In this project I am using SQL queries to answer three business asks:
- What are the most popular transport types, measured by the total number of journeys? The output should contain two columns, 1) journey_type and 2) total_journeys_millions, and be sorted by the second column in descending order.
- Which five months and years were the most popular for the Emirates Airline? Return an output containing month, year, and journeys_millions, with the latter rounded to two decimal places and aliased as rounded_journeys_millions. Exclude null values and order the results by 1) rounded_journeys_millions in descending order and 2) year in ascending order, saving the result as emirates_airline_popularity.
- Find the five years with the lowest volume of Underground & DLR journeys, saving as least_popular_years_tube. The results should contain the columns year, journey_type, and total_journeys_millions.

## Connecting to PostgresSQL database

In [1]:
# Import sqlalchemy library that will allows us to run sql queries in the notebook
import sqlalchemy

In [2]:
# Create a connection to PostgreSQL database
engine = sqlalchemy.create_engine('postgresql://postgres:@localhost:5432/postgres')

In [3]:
# Load sql extension to enable the notebook to use SQL commands directly within its cells. 
%load_ext sql

In [4]:
# Set the Jupyter notebook to execute SQL commands using the connection information provided by engine.url
%sql $engine.url

## Q1. What are the most popular transport types, measured by the total number of journeys?

In [5]:
%%sql
SELECT journey_type, 
SUM(journeys_millions) AS total_journeys_millions
FROM tfl.journeys
GROUP BY journey_type
ORDER BY total_journeys_millions DESC

 * postgresql://postgres:***@localhost:5432/postgres
6 rows affected.


journey_type,total_journeys_millions
Bus,24905.193946989988
Underground & DLR,15020.466543503995
Overground,1666.8456664279
TfL Rail,411.3134209833001
Tram,314.6898754821
Emirates Airline,14.58371757489999


Bus followed by Underground & DLR are the most popoular transport type. Emirates Cable Car is the least popular transport type.
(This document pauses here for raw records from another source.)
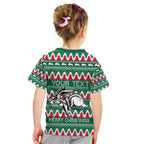 Personalised Rabbitohs Rugby Kid T Shirt Christmas Simple Vibe 2023 LT9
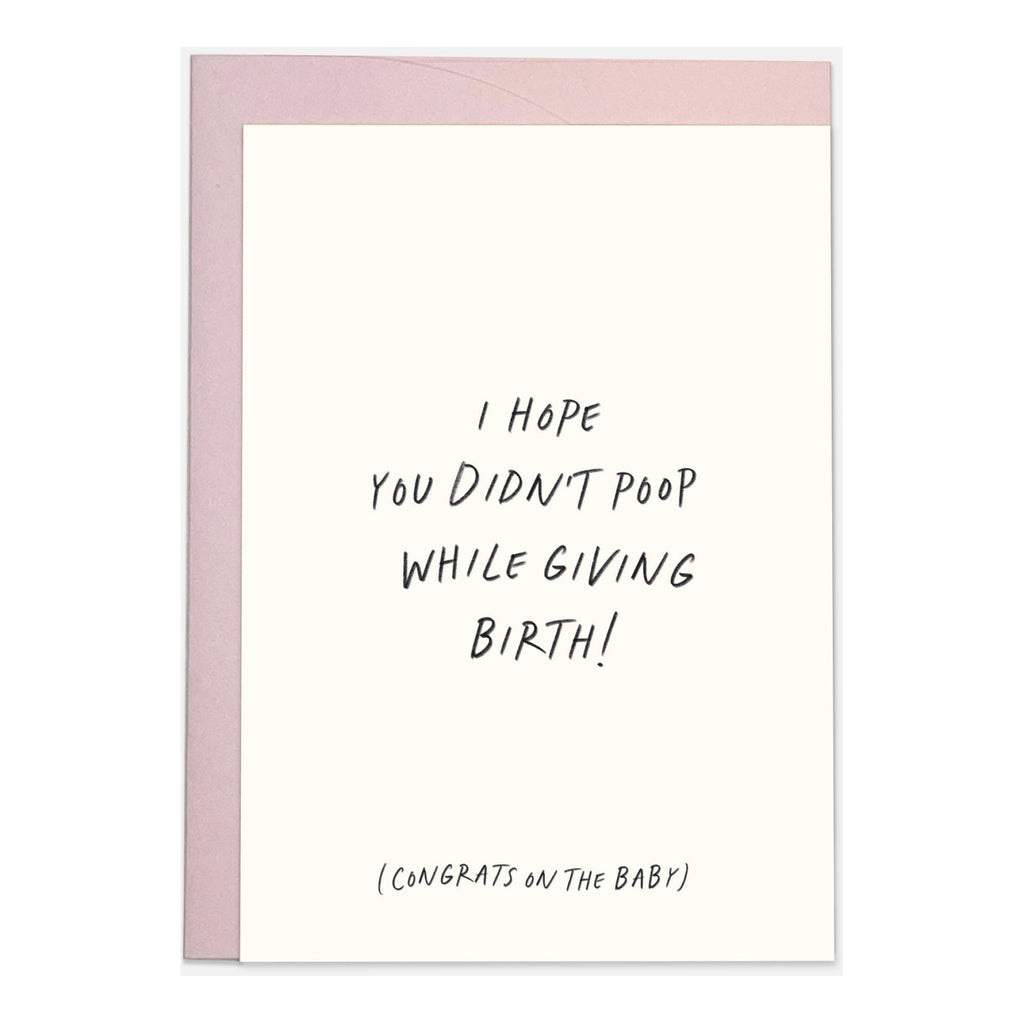 Poop During Birth Baby Card.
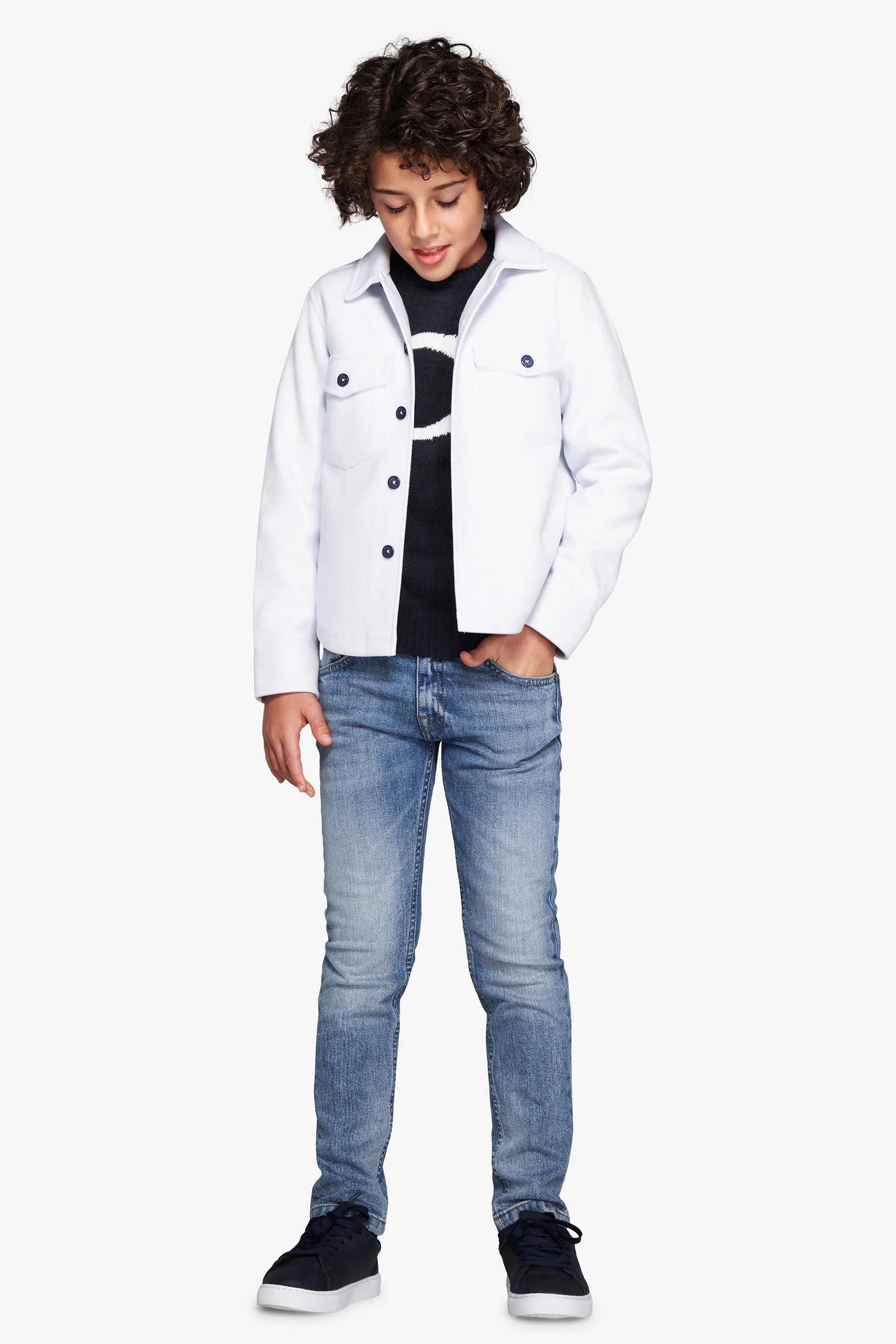 Overshirt effetto flanella celeste Kids-Dan John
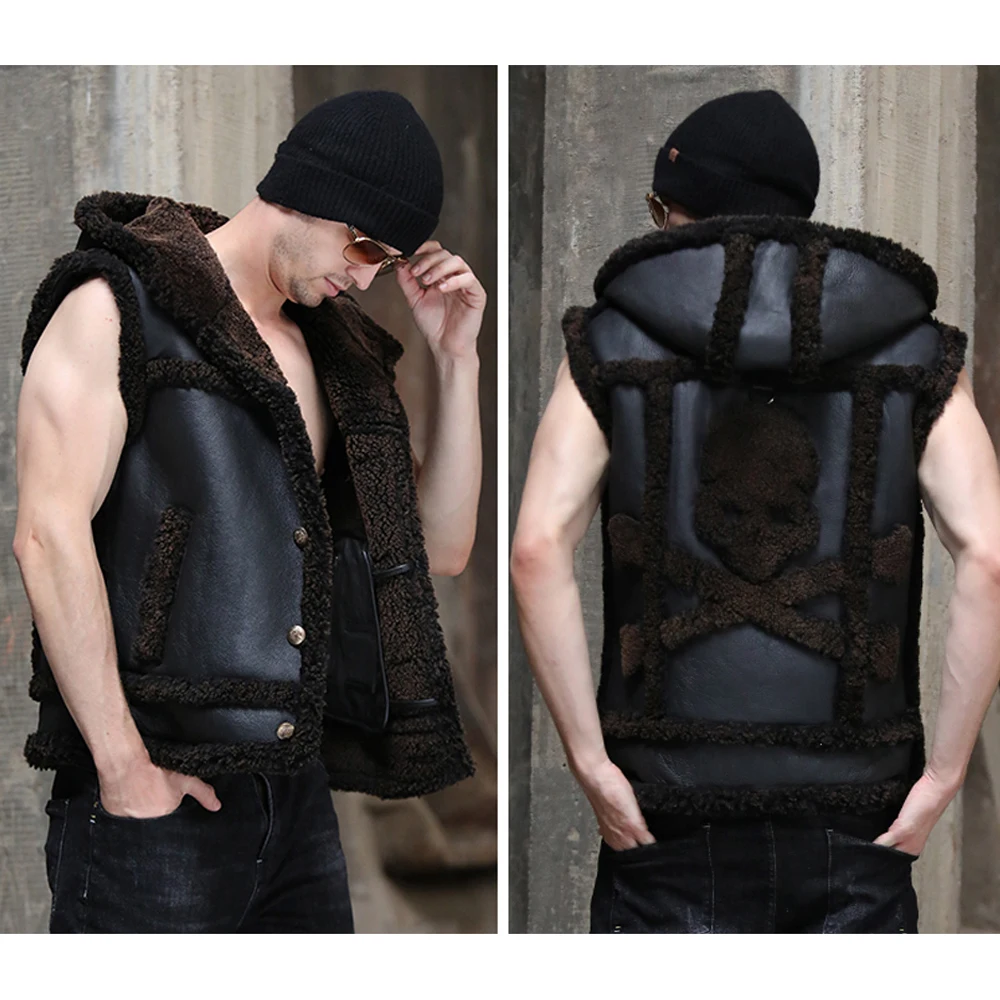 SANI Cool Shan Head on Back Shearling Sheepsin меховое мужское зимнее утепленное натуральное меховое пальто съемные рукава с капюшоном одежда из натурального меха
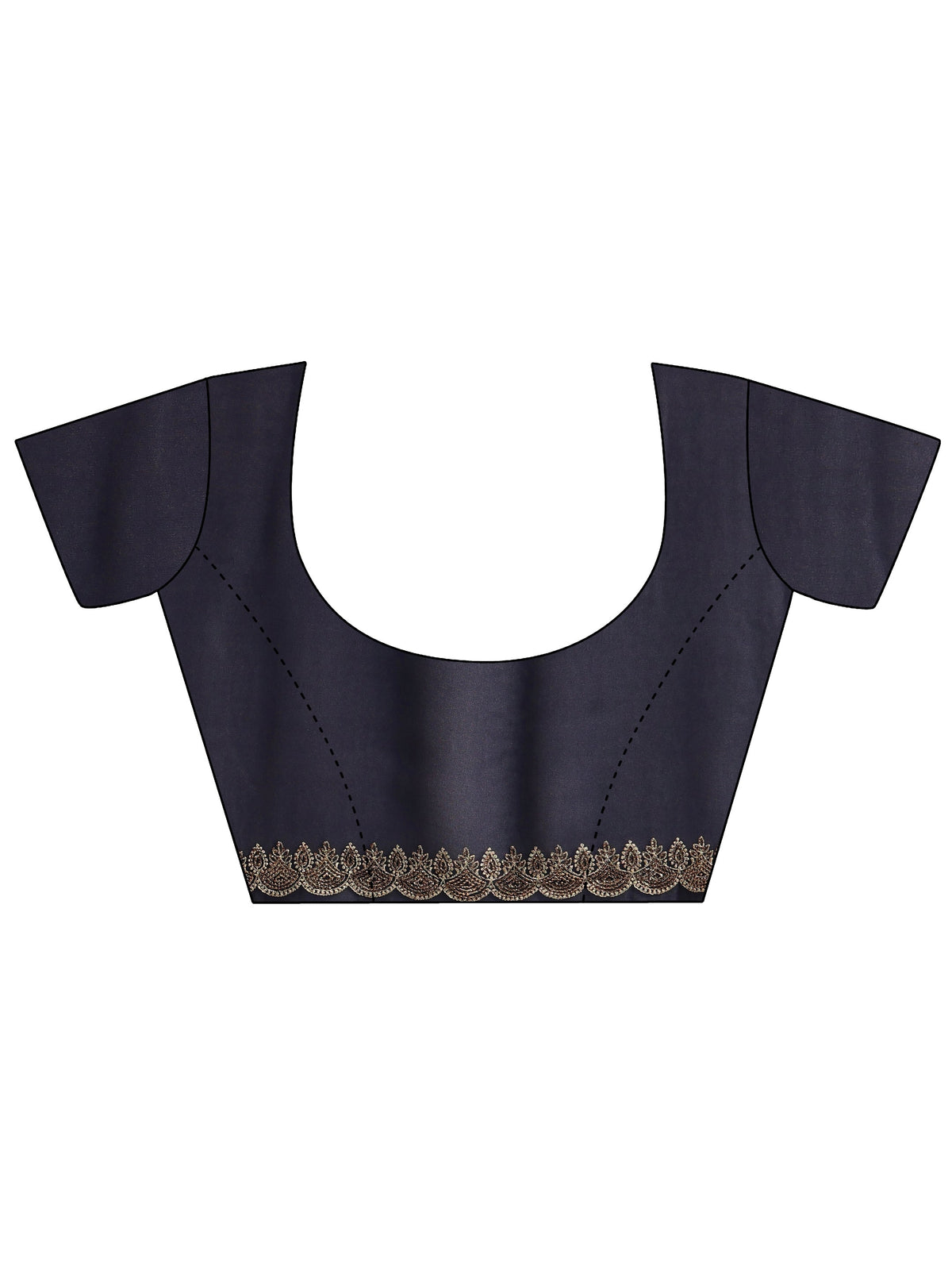 Anouk Navy Blue Floral Embroidered Georgette Saree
## Q2. Which five months and years were the most popular for the Emirates Airline? Return an output containing month, year, and journeys_millions, with the latter rounded to two decimal places and aliased as rounded_journeys_millions. Exclude null values and order the results by 1) rounded_journeys_millions in descending order and 2) year in ascending order, saving the result as emirates_airline_popularity.

In [6]:
%%sql
SELECT month,
year,
ROUND(journeys_millions::Decimal, 2) AS rounded_journeys_millions
FROM tfl.journeys
WHERE journey_type = 'Emirates Airline' AND
journeys_millions IS NOT NULL
ORDER BY rounded_journeys_millions DESC, year
LIMIT 5

 * postgresql://postgres:***@localhost:5432/postgres
5 rows affected.


month,year,rounded_journeys_millions
5,2012,0.53
6,2012,0.38
4,2012,0.24
5,2013,0.19
5,2015,0.19


May 2012 was the most popular time for the Emirates Airline

## Q3. Find the five years with the lowest volume of Underground & DLR journeys, saving as least_popular_years_tube. The results should contain the columns year, journey_type, and total_journeys_millions.

In [7]:
%%sql
SELECT year, 
journey_type,
SUM(journeys_millions) AS total_journeys_millions
FROM tfl.journeys
WHERE journey_type = 'Underground & DLR'
GROUP BY year, journey_type
ORDER BY total_journeys_millions
LIMIT 5

 * postgresql://postgres:***@localhost:5432/postgres
5 rows affected.


year,journey_type,total_journeys_millions
2020,Underground & DLR,310.179316314
2021,Underground & DLR,748.4525442
2022,Underground & DLR,1064.8590086
2010,Underground & DLR,1096.14558838
2011,Underground & DLR,1156.64765448


2020 & 2021 were the years with lowest travel. It can surely be attributed to the Covid outbreak.